(Extract begins)

KIDS' NIGHT OUT: Drawing on his imagination
Words and image by Scott Neville
From
dancing bums full of baked beans to vomiting comic kids, children’s
book illustrator Gus Gordon says the grosser it is, the better.
“I just love drawing silly pictures, and it’s my job.”
Gordon was one of seven illustrators and children’s book authors
entertaining hundreds of children, and their parents, at Sydney Town
Hall on Tuesday as part of the Kids’ Night Out activities.
For Gordon, 33, of Warriwood, drawing snails and piles of pigeon poo
is a dream come true. He has illustrated over 40 books, recently completing
author Jeni Mawter’s fifth book, So Festy! The book has
fantastic tales of bodily functions and food mishaps happening to everyday
kids.
It was Gordon’s first time in Town Hall and he was not sure what
he was going to do, besides drawing some cartoons. “I’ll
just be drawing like a nutter and we’ll have some fun.”
He quickly turned indecision into inspiration, sketching some snails
while Mawter spoke about their collaboration. “The first book
we did together, we had never spoken. The book signing came and we sat
down and looked at each other and I said ‘Oh you’re Gus’,”
she said. “It was hard to believe you could do so much without
knowing each other. Now we’re great mates.”
Gus also started a comic strip called Mungbean, based on three
surfies, Mungbean, Jack and Scruffy who live in the surfer’s paradise
of Bingle Bay. However, Gordon said that competition with syndicated
American syndicated comic strips made him set Mungbean aside for children’s
books.
Gus now illustrates for six publishers, but he said the road to success
hasn’t been smooth.

(Extract ends)
(Provided data begins)

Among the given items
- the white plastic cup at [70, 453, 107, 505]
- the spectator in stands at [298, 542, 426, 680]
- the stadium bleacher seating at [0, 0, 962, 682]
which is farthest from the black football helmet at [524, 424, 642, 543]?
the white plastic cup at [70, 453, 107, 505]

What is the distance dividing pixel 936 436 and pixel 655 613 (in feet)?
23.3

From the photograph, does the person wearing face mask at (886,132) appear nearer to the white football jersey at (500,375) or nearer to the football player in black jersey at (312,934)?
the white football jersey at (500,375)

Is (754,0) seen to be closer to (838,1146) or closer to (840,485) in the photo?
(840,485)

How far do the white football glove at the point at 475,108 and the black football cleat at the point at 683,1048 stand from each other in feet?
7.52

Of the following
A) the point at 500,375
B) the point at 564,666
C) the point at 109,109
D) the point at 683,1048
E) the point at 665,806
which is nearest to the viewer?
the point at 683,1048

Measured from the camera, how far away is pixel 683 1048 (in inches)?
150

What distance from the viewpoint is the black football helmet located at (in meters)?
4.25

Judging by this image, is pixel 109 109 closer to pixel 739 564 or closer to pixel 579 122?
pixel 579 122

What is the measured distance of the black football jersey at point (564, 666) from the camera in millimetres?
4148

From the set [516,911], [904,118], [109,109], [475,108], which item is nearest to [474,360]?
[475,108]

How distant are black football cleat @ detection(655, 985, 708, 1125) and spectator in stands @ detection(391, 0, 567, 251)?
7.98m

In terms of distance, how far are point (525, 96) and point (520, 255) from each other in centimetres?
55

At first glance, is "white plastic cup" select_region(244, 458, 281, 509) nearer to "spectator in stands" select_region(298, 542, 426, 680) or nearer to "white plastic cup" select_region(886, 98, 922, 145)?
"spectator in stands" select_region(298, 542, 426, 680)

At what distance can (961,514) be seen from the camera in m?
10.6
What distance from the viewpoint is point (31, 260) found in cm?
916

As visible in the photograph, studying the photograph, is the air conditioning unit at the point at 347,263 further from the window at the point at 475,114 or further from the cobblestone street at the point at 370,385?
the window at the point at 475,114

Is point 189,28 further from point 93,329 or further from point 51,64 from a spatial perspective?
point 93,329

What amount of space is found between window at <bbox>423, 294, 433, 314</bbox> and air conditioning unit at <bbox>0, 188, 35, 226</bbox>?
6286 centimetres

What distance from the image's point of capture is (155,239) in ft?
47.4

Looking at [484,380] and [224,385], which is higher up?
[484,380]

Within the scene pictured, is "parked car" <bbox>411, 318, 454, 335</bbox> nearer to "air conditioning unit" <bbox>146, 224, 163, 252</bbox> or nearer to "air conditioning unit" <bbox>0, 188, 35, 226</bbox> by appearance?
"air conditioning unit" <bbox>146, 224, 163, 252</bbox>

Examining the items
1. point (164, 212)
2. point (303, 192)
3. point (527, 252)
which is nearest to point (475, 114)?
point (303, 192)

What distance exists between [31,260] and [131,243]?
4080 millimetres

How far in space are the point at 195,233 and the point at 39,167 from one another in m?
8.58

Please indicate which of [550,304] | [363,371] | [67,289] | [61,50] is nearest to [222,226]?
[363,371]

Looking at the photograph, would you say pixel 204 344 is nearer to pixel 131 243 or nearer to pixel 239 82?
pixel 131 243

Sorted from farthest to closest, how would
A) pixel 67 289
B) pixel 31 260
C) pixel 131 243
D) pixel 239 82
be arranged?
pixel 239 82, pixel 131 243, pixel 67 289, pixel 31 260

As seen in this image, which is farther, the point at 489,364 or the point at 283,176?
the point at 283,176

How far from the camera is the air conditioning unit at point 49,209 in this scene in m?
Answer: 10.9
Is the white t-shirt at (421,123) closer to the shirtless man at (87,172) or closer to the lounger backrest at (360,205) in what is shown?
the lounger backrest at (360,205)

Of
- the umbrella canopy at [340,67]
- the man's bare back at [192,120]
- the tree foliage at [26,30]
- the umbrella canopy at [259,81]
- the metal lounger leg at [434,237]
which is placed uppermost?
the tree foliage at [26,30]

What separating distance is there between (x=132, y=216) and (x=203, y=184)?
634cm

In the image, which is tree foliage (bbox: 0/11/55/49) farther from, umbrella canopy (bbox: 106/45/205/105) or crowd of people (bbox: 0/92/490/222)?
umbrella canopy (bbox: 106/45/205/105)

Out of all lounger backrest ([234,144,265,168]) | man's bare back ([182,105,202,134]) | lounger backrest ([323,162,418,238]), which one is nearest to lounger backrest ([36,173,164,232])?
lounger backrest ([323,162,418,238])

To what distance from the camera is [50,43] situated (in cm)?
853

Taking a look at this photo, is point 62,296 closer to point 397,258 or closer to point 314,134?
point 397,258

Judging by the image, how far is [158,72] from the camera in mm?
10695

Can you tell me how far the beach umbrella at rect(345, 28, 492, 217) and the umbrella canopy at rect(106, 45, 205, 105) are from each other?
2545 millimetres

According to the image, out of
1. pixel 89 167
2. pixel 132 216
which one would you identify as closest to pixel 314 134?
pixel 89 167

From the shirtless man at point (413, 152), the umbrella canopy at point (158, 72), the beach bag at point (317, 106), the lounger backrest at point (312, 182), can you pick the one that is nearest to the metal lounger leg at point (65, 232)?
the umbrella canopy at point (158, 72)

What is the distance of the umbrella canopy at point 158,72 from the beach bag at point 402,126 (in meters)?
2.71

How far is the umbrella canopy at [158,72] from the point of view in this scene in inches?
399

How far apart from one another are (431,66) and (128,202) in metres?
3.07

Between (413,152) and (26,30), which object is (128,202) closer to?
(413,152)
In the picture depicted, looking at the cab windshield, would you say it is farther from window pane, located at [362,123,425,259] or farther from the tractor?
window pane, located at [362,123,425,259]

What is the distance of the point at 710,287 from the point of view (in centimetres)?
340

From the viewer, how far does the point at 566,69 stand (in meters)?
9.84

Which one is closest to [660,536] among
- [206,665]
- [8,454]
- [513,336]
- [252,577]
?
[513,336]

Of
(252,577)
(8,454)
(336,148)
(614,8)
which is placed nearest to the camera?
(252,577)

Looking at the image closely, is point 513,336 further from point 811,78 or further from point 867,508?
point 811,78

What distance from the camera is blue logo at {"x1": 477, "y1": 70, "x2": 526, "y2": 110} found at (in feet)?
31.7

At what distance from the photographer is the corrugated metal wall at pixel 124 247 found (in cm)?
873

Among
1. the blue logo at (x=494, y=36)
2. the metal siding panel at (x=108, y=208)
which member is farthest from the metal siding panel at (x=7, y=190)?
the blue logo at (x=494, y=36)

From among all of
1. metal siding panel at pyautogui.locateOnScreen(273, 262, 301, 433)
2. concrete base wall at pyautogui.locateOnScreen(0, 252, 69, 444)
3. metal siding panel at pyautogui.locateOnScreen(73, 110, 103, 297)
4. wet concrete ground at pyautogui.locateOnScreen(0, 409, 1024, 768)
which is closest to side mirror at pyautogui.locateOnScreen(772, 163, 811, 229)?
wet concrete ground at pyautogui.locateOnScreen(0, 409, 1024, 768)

(Provided data ends)

Prompt 1 —
List the three surfer characters in the comic strip that the Gus Gordon article mentions.
Prompt 2 —
According to the Gus Gordon article, how many books has Gordon illustrated?
Prompt 3 —
Carry on the article about illustrator Gus Gordon, starting after its final sentence.
These entries have no connection to the article about Gus Gordon.

Your response 1 —
Mungbean, Jack and Scruffy

Your response 2 —
Over 40 books.

Your response 3 —
Growing up in northern NSW, he ignored encouragement by parents and
teachers to study cartooning and went to work as a jackaroo, travelling
around the countryside working cattle stations. He was in advertising
college by the time he realised he wanted to be a cartoonist.
“I just wanted to draw silly pictures because that’s what
I was mostly doing at college,” he said.
It took him years to get his early work published, but he was determined.
Australian Business Monthly bought a clichéd “fish
in a bowl gag” from him, and it’s been full-steam ahead
since then.
Now, with a one-year-old son, Gordon said the biggest thrill will be
when he reads his child a bedtime story that he’s both written
and illustrated. “As he gets older, Oliver will be a good sounding
board for my work, so I look forward to that.”
His wife Alison said it might have been his first appearance at the
Sydney Writers’ Festival, but he’s easy-going and teaching
in schools and hospitals has helped him with public appearances. “He
just says funny things all the time,” she said.